┌─ Text segment

Giving direction to ‘The Tourist’

After earning an Academy Award for his debut film, the dark, Cold War-era drama “The Lives of Others,” German director Florian Henckel von Donnersmarck wanted to try a change of pace. And he couldn’t have gotten much more different than “The Tourist,” a big-budget romance caper starring Angelina Jolie and Johnny Depp.

You’re credited with penning the film along with two other writers. How was that process?

I read a script that Julian Fellowes, Christopher McQuarrie and, I think, three or four others had contributed to. Or four or five others. And still, it was a script that nobody would have been happy with. It was just one of those scripts that had been developed under so many different influences, you could tell that it was a slightly schizophrenic script. And so I just wrote what I imagined the film to be like.

What were your biggest changes?

I wanted to make it into a true love story between these people, and I also wanted people to think throughout the whole film, “Is this guy the person they’re looking for or not?” And for them to flip back and forth, for this not to be a film that somehow a surprise comes out of nowhere at the end, but for it to really be a constant cat-and-mouse game.

The finished film has a distinct sense of fun to it.

└─

#### Task list:
• A. In the interview about The Tourist, which film won the director an Academy Award?
• B. Please repeat the stretch of the interview about The Tourist from "After earning an" through "your biggest changes?".
• C. Go on with the interview about The Tourist from its last line.

┌─ Excerpted records

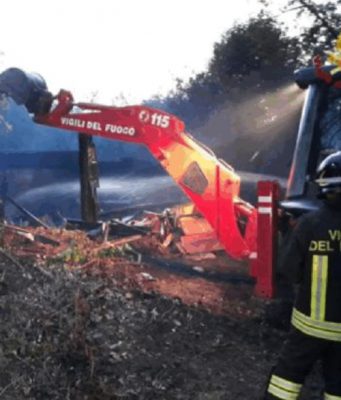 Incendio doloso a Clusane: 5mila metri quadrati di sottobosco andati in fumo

└─
┌─ Excerpted records

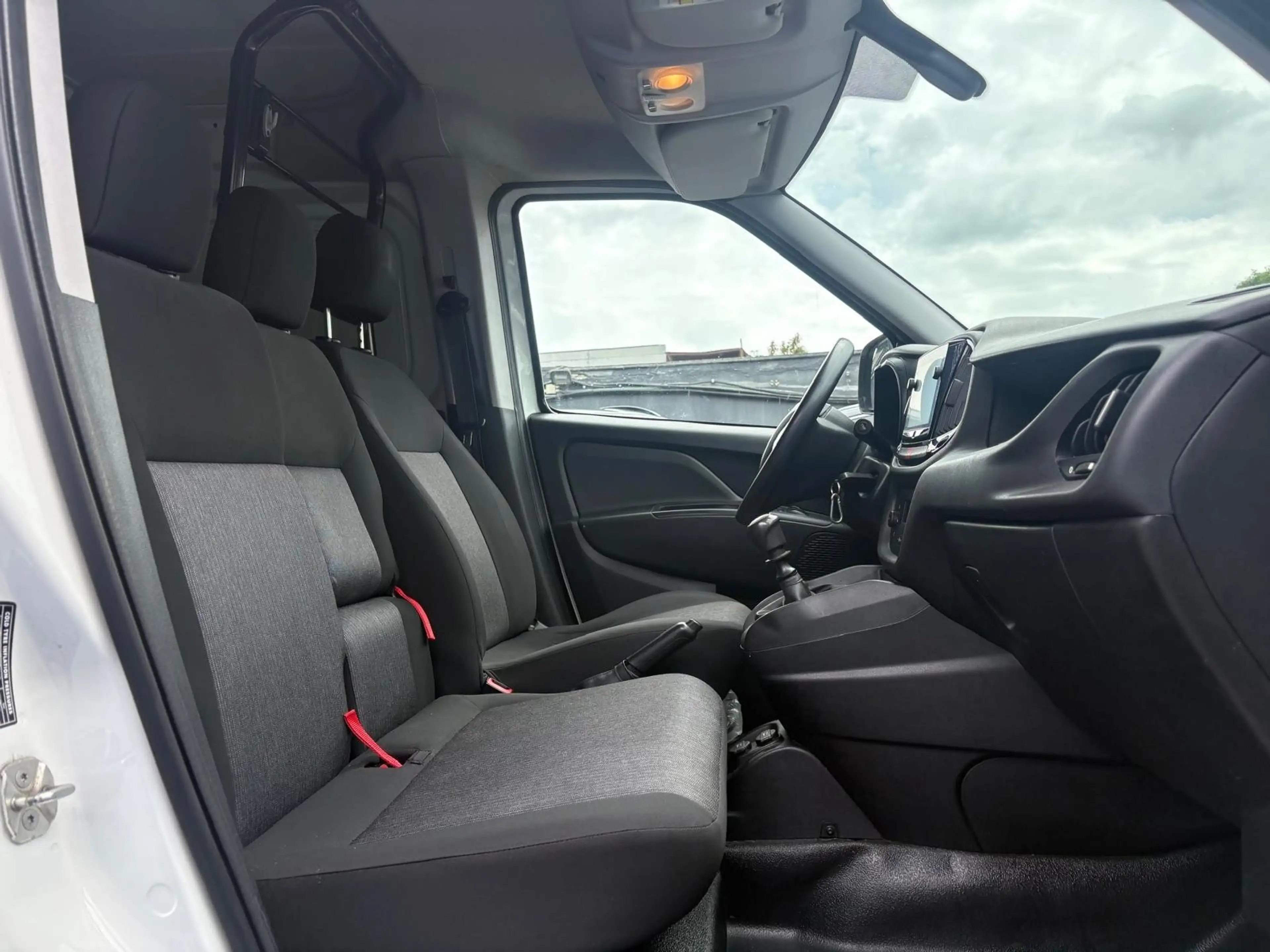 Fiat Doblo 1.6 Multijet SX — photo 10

└─

#### Your responses:
• A. "The Lives of Others," his debut film, a dark Cold War-era drama.

• B.
After earning an Academy Award for his debut film, the dark, Cold War-era drama “The Lives of Others,” German director Florian Henckel von Donnersmarck wanted to try a change of pace. And he couldn’t have gotten much more different than “The Tourist,” a big-budget romance caper starring Angelina Jolie and Johnny Depp.

You’re credited with penning the film along with two other writers. How was that process?

I read a script that Julian Fellowes, Christopher McQuarrie and, I think, three or four others had contributed to. Or four or five others. And still, it was a script that nobody would have been happy with. It was just one of those scripts that had been developed under so many different influences, you could tell that it was a slightly schizophrenic script. And so I just wrote what I imagined the film to be like.

What were your biggest changes?

• C.
When I screened a rough cut, it played really well, but it played too much like a comedy. So I actually started cutting out a lot of the humor. And the studio at first was a little worried because they said, “Hey no, no, wait. We don’t take comedy out of things.” And I said we’ll still have enough of it, because I don’t want people to be laughing in this film, I want them to be smiling.

There are hardly any other women onscreen besides Angelina Jolie.

There’s not a single other female speaking onscreen. I feel she’s so scintillating and exciting as a woman, it’s hard for other women to really be able to shine next to her. And also a lot of these people are just cops who are chasing her. If some of them had been women, I didn’t want to spend a lot of time explaining, “How did they as women feel about this incredibly beautiful woman?” And that’s why there’s not a single other word spoken by a woman other than Angelina. She’s enough woman for an entire film.